Four Questions: Greg Keelor

A Canadian music legend, Blue Rodeo’s Greg Keelor has been hard at work over the pandemic. His just released latest solo record, Share the Love, is out after over a year-and-a-half of writing and recording—and re-recording— so it’s clear that, even after a lifetime of Canadian music icon status, Keelor has no intentions of slowing down. And here’s a tip from Keelor: sad is not always bad.

The pandemic has slowed everything down. How has it changed the way you make music?

Completely. I’ve had trouble with my ears; I’ve had tinnitus for 30 years. So it’s been nice to give my brain a rest. It’s given me time to recoup and focus on singing and writing songs.

One thing that’s been different about the pandemic that I really enjoy is how performers are using Facebook, Instagram and livestreams. That’s been a really nice way to connect with the artists that you love and for them to connect with you. It’s so intimate.

Tell us about the making of this “pandemic” record.
• • • •
■ **WORK ORDER**: Pick up the Greg Keelor interview after its last question and continue it. The entries come from a separate source unrelated to the interview.

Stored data
• • • •
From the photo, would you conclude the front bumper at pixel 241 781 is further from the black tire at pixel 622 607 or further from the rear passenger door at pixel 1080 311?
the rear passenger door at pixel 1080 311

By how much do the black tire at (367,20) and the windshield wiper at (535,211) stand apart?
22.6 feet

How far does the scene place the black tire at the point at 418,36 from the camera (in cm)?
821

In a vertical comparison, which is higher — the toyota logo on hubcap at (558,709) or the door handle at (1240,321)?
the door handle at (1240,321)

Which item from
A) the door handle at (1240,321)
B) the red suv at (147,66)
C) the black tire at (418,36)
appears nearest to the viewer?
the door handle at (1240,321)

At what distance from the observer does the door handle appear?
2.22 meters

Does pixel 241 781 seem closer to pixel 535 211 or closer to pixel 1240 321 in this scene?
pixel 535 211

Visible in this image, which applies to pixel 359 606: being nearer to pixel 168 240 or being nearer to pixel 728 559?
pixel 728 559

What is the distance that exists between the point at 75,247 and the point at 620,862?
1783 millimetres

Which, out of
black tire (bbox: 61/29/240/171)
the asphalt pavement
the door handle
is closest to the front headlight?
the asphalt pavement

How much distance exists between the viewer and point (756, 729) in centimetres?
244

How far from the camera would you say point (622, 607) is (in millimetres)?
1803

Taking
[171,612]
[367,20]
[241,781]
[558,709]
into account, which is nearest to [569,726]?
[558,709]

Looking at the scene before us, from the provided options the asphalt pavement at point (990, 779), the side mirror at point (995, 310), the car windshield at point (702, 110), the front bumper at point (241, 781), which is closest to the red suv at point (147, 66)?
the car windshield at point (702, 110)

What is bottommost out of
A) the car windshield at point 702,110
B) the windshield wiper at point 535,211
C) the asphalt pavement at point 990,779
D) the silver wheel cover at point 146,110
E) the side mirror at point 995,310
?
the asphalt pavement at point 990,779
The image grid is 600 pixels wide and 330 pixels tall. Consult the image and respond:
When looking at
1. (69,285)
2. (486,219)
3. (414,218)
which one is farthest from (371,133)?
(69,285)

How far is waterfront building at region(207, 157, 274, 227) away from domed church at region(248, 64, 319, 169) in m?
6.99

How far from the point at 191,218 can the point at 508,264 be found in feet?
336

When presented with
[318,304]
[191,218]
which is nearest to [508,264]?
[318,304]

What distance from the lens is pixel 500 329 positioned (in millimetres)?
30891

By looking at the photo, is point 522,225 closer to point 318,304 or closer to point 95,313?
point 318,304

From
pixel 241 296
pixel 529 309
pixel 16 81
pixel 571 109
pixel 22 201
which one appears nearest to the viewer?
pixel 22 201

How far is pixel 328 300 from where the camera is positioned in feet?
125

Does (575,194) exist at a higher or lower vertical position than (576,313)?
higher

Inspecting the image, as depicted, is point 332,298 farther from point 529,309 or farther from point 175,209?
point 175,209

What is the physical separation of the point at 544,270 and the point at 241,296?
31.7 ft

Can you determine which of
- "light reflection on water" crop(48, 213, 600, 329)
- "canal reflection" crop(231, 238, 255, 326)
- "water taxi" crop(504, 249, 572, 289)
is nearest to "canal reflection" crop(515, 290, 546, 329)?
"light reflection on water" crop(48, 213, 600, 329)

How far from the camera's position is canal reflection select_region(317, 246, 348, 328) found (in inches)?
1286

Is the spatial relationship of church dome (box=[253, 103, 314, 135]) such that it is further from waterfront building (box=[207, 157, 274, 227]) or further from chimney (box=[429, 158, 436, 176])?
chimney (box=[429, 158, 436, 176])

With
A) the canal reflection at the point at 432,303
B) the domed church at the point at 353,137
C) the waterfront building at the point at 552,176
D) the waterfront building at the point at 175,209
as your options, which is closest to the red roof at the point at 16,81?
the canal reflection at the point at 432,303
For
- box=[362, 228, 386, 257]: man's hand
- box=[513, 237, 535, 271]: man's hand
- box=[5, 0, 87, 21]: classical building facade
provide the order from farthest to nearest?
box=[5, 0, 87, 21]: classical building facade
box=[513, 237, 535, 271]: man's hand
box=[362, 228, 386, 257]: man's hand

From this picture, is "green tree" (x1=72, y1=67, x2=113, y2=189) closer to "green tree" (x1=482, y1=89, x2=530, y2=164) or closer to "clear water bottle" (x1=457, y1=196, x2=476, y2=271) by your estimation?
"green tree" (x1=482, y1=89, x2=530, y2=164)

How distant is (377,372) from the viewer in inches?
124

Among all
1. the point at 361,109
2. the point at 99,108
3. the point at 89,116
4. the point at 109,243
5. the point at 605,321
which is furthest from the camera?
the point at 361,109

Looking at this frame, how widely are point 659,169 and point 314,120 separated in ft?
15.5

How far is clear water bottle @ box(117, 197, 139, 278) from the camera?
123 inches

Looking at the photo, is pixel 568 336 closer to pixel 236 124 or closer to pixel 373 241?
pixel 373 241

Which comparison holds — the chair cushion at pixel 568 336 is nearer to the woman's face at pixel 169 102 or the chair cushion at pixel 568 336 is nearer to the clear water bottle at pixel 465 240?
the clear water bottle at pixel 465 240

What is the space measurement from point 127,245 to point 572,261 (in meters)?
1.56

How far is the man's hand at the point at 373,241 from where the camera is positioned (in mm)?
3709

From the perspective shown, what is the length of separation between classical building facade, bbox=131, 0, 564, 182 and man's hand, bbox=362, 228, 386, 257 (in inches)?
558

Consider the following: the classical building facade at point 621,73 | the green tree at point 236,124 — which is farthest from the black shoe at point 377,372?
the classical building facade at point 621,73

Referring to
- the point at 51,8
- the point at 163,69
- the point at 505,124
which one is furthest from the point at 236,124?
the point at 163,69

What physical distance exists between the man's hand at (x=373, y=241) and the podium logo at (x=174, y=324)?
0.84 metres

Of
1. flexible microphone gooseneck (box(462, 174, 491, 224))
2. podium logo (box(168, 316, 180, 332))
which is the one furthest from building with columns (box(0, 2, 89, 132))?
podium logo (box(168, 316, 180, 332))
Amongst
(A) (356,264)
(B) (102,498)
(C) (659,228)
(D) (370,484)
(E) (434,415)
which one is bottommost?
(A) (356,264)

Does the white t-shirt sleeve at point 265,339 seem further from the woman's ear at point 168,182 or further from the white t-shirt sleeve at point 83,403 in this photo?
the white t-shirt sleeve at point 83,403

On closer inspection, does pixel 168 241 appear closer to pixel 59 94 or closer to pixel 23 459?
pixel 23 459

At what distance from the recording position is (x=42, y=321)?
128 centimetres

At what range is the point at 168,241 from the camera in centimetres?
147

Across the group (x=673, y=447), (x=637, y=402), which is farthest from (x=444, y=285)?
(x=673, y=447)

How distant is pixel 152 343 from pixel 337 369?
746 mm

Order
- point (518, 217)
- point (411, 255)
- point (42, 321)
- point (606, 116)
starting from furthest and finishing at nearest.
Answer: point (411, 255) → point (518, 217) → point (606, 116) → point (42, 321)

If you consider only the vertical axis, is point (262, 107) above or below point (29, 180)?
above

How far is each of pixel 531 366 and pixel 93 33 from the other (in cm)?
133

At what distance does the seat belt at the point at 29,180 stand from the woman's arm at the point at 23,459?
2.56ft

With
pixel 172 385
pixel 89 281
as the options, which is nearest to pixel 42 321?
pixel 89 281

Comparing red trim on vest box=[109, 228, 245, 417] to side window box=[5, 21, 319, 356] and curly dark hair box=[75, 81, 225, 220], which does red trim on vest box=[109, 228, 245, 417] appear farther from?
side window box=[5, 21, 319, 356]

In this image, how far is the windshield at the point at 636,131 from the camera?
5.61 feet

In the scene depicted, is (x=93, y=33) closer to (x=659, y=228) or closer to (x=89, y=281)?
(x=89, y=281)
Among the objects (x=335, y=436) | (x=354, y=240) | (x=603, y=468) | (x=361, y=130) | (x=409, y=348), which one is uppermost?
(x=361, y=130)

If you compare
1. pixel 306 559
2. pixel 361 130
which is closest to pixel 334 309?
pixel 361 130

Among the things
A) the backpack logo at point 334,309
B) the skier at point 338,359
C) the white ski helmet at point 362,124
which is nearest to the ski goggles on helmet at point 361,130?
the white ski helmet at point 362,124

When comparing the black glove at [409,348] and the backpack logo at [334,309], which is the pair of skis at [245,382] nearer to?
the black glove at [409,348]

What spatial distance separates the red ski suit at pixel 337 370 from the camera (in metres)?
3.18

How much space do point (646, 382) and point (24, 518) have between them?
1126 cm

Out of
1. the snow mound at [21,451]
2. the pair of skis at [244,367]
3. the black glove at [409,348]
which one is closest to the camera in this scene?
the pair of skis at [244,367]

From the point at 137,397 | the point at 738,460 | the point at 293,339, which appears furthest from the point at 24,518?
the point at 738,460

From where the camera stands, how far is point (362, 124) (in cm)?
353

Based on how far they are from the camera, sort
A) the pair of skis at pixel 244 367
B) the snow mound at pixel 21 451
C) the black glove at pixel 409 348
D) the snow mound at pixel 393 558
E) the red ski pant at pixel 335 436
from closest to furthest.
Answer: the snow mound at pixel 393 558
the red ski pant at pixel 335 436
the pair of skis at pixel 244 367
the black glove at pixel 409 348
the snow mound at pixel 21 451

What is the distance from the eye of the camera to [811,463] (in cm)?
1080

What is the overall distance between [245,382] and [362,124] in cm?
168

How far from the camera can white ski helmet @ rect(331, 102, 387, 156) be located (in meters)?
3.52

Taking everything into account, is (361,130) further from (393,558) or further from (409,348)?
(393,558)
• • • •
■ **WRITTEN ANSWER**:
This record was actually recorded twice. We did a studio version a year and a half ago, and that was set to go: mixed, mastered, a release date. The idea of going to a retreat and recording and filming these songs was just to have a lot of emotional, promotional material for the release.

So we recorded the nine songs and did some alternates, and when we heard it back, it just had an energy to it—we just knew it was better. It had a connection and a spirit. We knew we had to release the album with those recordings.

What’s the inspiration behind these tracks?

Writing the songs and recording them was very cathartic. These songs are about a time in my life when a very good friend of mine had died, and the woman I’d been going out with for five years, we’d just broken up; so I’d been in this melancholic landscape for quite some time.

A large part of my musical being comes from the landscape of melancholy. I love a sad song. I love to be at a party and sing the saddest song. I’ll always have a sadder song than anyone else.

I love that emotion—Frank Sinatra, Tom Waits, Nick Drake, those songs that break your heart. That’s the great thing about music—you can put on a sad song and it’ll break your heart for three minutes, and then it’s over and you can do whatever you have to do.

Was this record therapeutic, turning that pain into something beautiful?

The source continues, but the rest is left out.